DXR Query Language Refresh
The upcoming refresh of DXR's query language will make improvements to brevity, memorability, and compactness. This document represents our eventual goal. This will probably land a little at a time.
Contents
Simple Searching
Entering plain text searches the code and pathnames. Each word is taken as a separate substring to match, and the substrings are and-ed together on a per-line basis.
To exclude lines matching a word, precede the word with "-".
Filters
Other, more specific search filters are also available:
- path
- Pathname with shell-style globbing
- fn (or fun or func or function?)
- Definitions or declarations of a function with the given prefix
- fn-ref
- Uses of a given function
- re
- (or regex: or regexp: : Regular expression
- member
- Find member functions of a class (or struct?).
- id
- Identifier of any kind (maybe not necessary if we do search ranking better)
- ref
- A reference to any kind of identifier
- caller or callers
- Functions that call a given function
- called-by
- Functions called by a given function
- type
- The definition or declaration of a given type
- type-ref
- Uses of a given type
- var
- Definitions or declarations of a variable
- var-ref
- Uses of a given variable
- namespace
- Definition or declaration of a namespace
- namespace-ref
- Uses of a namespace
- namespace-alias or namespace-alias-ref
- Should these merge into the above?
- macro
- Definition or declaration of a macro
- macro-ref
- Use of a macro
- subclass or sub
- Subclass of a class
- superclass or super
- Superclass of a class
- warning
- Compiler warnings?
- warning-opt
- More compiler warnings?
Again, query terms are and-ed together and matched against individual lines of the codebase, like grep's single-line mode. This query, for example, finds all the lines from ``.h`` files containing the words "big", "angry", and either "hamster" or "hippo".

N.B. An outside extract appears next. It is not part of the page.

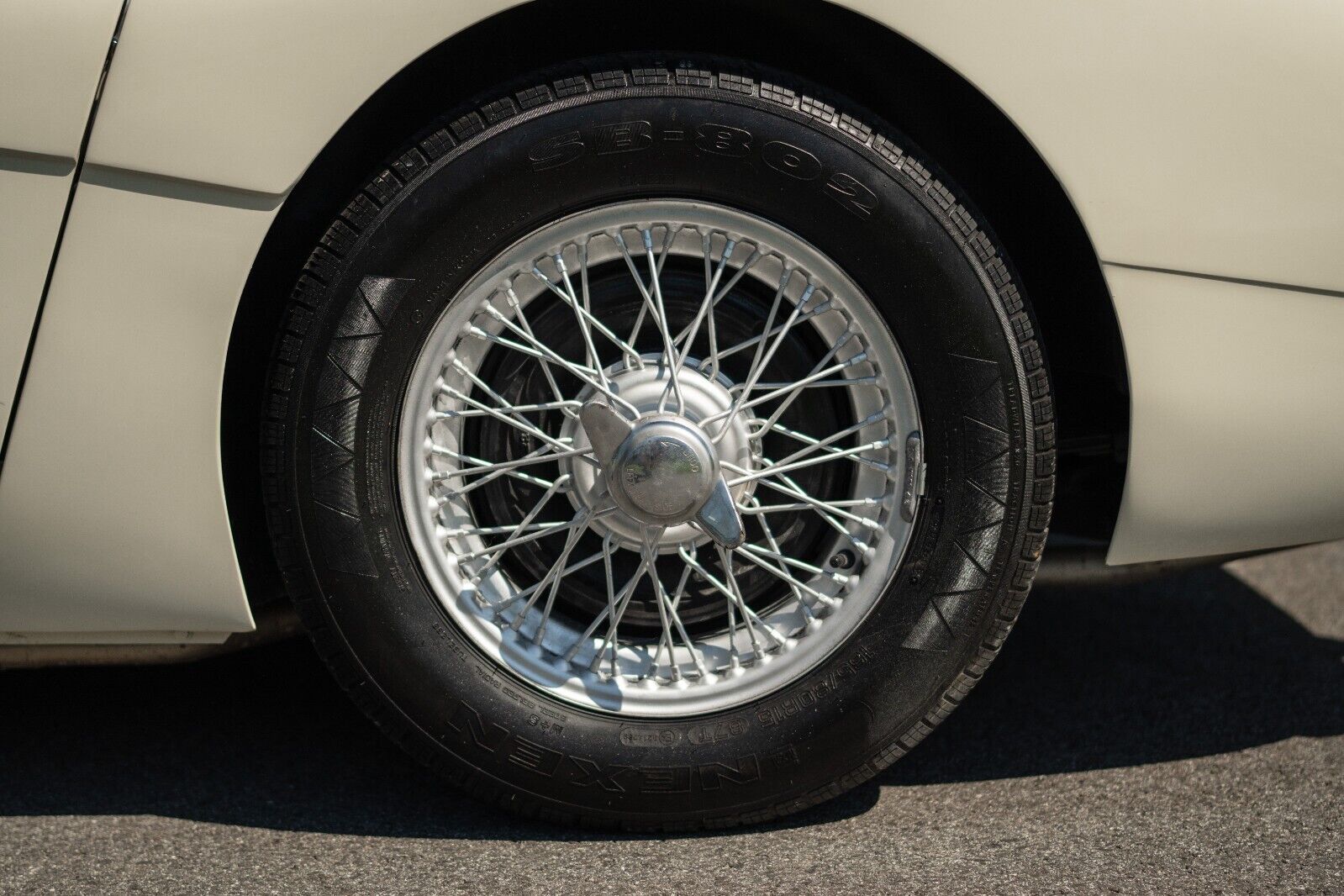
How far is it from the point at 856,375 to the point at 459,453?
59 cm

path:*.h big angry re:hamster|hippo
You can negate a filter by preceding it with "-":
-path:*.cpp -path:*.c fn:foo
Let's try to standardize with https://code.google.com/p/chromium/codesearch as much as possible.
Obsolete
- `ext:` goes away. It's covered by `-path:*.c`
- `*-decl:` goes away until somebody asks for it. It's merged into `*`.
To Be Determined
- a way to express case-sensitivity. Possibilities include quotes and +.
More Explicit Operators
Some people expect runs of barewords to be treated as phrase matches. Here's how we could do that.

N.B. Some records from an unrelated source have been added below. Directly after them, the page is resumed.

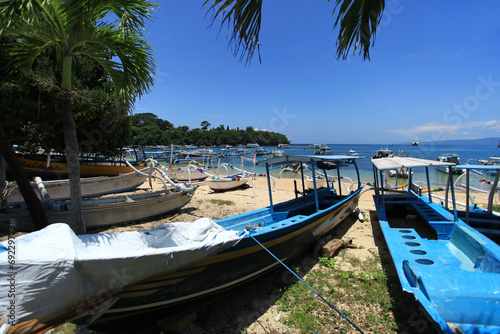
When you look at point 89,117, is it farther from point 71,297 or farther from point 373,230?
point 373,230

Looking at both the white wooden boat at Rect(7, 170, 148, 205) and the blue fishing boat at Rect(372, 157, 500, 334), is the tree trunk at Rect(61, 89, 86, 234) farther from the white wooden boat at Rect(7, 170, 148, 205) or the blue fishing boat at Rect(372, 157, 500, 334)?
the blue fishing boat at Rect(372, 157, 500, 334)

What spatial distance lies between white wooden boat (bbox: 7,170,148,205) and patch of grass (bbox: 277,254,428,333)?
27.1ft

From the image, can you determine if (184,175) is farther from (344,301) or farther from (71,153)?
(344,301)

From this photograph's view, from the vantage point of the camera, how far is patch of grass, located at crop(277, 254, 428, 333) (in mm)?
3796

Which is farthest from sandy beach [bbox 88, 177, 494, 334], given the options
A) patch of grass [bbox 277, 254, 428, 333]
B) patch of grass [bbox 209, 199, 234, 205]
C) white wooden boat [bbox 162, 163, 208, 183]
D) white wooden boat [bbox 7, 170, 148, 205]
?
white wooden boat [bbox 162, 163, 208, 183]

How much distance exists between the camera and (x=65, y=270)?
2562 mm

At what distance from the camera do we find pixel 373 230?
788 cm

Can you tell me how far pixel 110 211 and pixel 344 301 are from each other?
7437mm

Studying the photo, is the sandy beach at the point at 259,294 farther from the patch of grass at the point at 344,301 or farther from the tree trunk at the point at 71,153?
the tree trunk at the point at 71,153

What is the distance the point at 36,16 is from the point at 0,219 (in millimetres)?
6444

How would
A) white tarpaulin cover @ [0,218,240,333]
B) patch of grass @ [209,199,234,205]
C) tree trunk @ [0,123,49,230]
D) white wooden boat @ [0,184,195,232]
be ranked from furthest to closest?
patch of grass @ [209,199,234,205] → white wooden boat @ [0,184,195,232] → tree trunk @ [0,123,49,230] → white tarpaulin cover @ [0,218,240,333]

Take any continguous sequence of text: filters to be a single string. Otherwise, AND everything.
For example... ::
three blind mice path:*.c def
…would search for "three blind mice" AND path:*.c AND "def".
You can go back to the old behavior by saying explicitly... ::
three AND blind AND mice
Maybe we could even do… ::
mice IN fn:main
…or… ::
fn:frob IN type:Frobulator
Quoting and Escaping
To do phrase matching or include spaces in a term, use single or double quotes. Doubles can contain singles, and vice versa. You can also backslash-escape them.
"big, bad wolf" 'That "wolf" is a hamster.' 'Don\'t call my wolf a "hamster".' re:"big old|great big" -"not this phrase"
You can use a literal quote without enclosing it in other quotes, as long as it isn't a leading one:
path:/users/erik's/*.py
What of backslashes in unquoted strings and preceding things other than quotes?
- In a quoted string, a backslash before a quote of the same type is an escaper. Otherwise, it's a literal backslash.
"one long \"quoted\" string" "literal \backslash" "\\" is backslash-quote"
- Later, we may let backslashes in unquoted strings escape spaces:
one\ long\ string
These rules are akin to common shell syntax and designed so you don't need to plan ahead (or backtrack) when typing a query.
See Also
GitHub's issue query language might provide some inspiration.